Back Door Santa / クラレンス・カーター

 B.BキングのようなブルースマンからJETのようなロックバンドまでがカバーしているクリスマス・ソングがある。1968年に発表されたコンピレーション・アルバム「Soul Christmas」に収録された「Back Door Santa」だ。歌っているのは盲目のR&Bシンガーのクラレンス・カーター。ソウルやゴスペル、ブルースやカントリーを混ぜ込んだサウンドで、ソウル界の至宝とまで呼ばれている人物である。そんな偉大なクラレンスだが、このクリスマス・ソングだけはとにかくヤバイ。なにせ『裏口からこっそり家に入っては男の子を追い払い、女の子たちを幸せにしてあげる』という悪いサンタの歌だからである。なにかと炎上しやすい今の時代なら、『間男サンタ』の歌なんて、とてもジョークだとは目をつぶってもらえなかったかもしれない。

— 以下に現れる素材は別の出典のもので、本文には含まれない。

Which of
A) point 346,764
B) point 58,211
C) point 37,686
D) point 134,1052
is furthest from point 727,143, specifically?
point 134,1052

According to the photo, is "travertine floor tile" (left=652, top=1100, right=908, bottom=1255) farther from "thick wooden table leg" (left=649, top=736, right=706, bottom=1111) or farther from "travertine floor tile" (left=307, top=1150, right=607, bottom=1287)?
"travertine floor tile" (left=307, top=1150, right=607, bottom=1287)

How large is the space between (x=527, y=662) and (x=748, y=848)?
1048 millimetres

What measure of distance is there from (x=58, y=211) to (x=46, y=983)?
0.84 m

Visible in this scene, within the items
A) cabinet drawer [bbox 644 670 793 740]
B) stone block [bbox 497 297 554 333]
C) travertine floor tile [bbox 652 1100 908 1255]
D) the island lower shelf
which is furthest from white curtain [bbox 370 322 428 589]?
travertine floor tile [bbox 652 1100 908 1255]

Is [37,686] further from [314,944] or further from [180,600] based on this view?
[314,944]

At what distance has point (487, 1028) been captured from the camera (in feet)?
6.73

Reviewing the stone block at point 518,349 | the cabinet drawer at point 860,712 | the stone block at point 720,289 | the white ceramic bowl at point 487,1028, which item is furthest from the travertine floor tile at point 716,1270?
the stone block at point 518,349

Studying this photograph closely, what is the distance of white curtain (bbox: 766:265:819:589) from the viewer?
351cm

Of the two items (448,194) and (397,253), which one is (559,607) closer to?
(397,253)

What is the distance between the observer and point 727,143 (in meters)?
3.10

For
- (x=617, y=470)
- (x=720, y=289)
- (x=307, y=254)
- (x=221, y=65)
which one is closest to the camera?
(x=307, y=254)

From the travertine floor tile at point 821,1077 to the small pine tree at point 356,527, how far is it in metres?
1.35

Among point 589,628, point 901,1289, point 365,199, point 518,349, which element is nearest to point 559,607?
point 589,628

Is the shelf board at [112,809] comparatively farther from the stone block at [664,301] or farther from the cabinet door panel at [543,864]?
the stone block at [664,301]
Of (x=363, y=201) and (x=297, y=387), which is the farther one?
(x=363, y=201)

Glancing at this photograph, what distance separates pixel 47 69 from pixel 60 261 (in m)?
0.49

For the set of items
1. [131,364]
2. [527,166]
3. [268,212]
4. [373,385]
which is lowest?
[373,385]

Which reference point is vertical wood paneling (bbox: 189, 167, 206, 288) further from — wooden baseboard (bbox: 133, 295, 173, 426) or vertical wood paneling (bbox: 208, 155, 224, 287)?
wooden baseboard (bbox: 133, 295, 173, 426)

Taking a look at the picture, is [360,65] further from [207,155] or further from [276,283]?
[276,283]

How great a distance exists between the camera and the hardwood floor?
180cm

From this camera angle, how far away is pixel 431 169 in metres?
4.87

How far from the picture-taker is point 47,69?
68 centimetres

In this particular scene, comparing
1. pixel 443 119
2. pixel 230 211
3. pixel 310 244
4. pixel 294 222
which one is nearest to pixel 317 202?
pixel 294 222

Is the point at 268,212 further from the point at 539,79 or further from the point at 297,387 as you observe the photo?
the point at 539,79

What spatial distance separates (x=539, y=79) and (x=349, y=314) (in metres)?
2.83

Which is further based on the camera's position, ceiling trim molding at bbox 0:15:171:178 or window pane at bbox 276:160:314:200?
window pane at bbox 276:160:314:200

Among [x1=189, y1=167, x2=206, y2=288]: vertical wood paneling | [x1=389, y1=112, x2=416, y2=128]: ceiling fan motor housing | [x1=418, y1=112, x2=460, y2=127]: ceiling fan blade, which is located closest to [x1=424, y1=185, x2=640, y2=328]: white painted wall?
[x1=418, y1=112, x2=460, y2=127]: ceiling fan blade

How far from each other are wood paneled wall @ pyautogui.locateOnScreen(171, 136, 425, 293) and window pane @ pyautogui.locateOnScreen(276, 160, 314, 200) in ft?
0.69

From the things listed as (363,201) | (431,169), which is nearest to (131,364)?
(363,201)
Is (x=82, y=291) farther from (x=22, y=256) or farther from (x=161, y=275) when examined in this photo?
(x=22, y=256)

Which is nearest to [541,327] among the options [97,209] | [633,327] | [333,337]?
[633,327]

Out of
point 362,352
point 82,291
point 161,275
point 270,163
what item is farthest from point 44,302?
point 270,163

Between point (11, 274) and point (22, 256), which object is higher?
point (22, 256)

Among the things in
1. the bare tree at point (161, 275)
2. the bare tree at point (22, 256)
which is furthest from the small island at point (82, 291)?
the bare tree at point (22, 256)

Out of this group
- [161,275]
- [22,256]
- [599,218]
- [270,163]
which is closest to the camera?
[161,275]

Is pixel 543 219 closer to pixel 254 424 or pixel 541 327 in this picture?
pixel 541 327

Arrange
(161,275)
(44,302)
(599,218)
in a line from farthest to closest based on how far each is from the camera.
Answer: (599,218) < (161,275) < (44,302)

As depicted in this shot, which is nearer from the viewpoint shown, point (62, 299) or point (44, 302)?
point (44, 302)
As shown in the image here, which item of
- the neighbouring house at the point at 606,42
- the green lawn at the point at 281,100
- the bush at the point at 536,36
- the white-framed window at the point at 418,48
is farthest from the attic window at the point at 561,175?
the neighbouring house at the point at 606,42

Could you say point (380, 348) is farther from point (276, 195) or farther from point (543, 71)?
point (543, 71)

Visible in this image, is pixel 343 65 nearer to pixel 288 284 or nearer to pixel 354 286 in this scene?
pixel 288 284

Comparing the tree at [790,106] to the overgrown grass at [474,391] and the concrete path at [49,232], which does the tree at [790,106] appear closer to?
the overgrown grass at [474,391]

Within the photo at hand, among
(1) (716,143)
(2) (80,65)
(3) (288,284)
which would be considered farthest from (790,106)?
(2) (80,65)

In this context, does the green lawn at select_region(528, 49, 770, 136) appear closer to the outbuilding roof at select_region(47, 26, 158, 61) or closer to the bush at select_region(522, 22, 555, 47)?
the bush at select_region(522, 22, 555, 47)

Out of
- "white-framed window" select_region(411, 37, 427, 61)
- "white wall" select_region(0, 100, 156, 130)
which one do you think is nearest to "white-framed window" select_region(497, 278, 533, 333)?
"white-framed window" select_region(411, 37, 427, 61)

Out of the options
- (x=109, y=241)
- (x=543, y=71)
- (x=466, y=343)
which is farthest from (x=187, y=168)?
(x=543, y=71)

 ところで、このクリスマス・アルバム「Soul Christmas」は、スタックス・レーベルの所属アーチストを中心にコンピレーションされたアルバムだ。R&B系クリスマス・アルバムの最高峰とまで呼ばれ、ソウル・ファンならば、オーティス・レディングやカーラ・トーマス、ウィリアム・ベルらの名前に歓喜してしまうってヤツだ。当時のオリジナル・アルバムには、今ではもの凄い高値が付いていて、とにかく手にするのも大変なのだが、iTunesでも聴くことができるからご安心を。個人的にはキング・カーティスのサックスを何度もリピートしてしまう。「The Christmas Song」と「What Are You Doing New Year’s Eve?」の2曲が収録されていて、どちらも素晴らしいフレーズを聴かせてくれているからだ。他にもブッカー・T&MG’sのスティーブ・クロッパーのギターフレーズや、ソロモン・バークの歌声など、あの当時のリズムとサウンドに触れると、なんとも言えない夢見心地なってしまっている。

 さて、そんなアルバムの1曲目を飾ったクラレンス・カーターは、1936年アラバマ州で生まれた。幼い頃に視力を失いながらも、ジョン・リー・フッカーやライニトニン・ホプキンス、ジミー・リードを聴き、盲学校に通い音楽を専攻していく。1966年にはフェイム・レコードからソロデビューし、翌年にはエタ・ジェームスに提供した「Tell Mama」がビルボードR&Bチャートで10位を記録する。クラレンス自身も「Tell Daddy」として発表し、こちらも35位を記録した。その後もヒットを飛ばし、トップ・ソウル・シンガーの仲間入りを果たすこととなっていくのだった。

 そしてフェイム・レコードと言えば、アレサ・フランクリン、ウィルソン・ピケットなどのソウルの名作を生み出した伝説のスタジオ、「フェイム・スタジオ」を拠点にしていた。若き日のクラレンスもこの場所で多くのことを学んだという。彼の生まれた場所がアラバマで、フェイムもアラバマを拠点としていたということは運命的な出会いだったのだろう。2014年の音楽ドキュメンタリー映画「黄金のメロディ〜マッスル・ショールズ」にもクラレンスは出演していて、「アラバマではまだ人種差別が公然とされていた時代だったが、スタジオの中では肌の色なんて気にせずに音楽のことだけを考え、純粋に協力し合っていた」と話してくれている。

 1967年の終わりからアトランティック・レコードに移籍した クラレンスだが、作品の録音は1973年までフェイム・スタジオで行われた。彼の最大のヒット曲である「Patches」も、今回取り上げた「Back Door Santa」も、気のおけない仲間と作れたからこそ特別なグルーヴが生まれたのだろう。映画の中ではスタジオ・ミュージシャンだったスワンパーズのメンバーが「自分たちは、ひとりひとりだと決して凄腕ではなかったが、一緒に演奏すると特別なマジックが生まれてきた」と真剣な眼差しで思い出を語っていた。さらに、スタジオの生みの親であるリック・ホールは「人間らしい不完全さが音楽には必要で、それが名曲を作る魔法なのだ。アーメン!」と説法を語ってくれた。今年は世界中のどこでも、不完全なクリスマスを迎える人たちが多いことだろう。でもそれならば、人々を励ます名曲たちは世界中から鳴り始まるはずなのだ。今はそいつを信じたい。それではみなさん、メリークリスマス!そして良いお年を!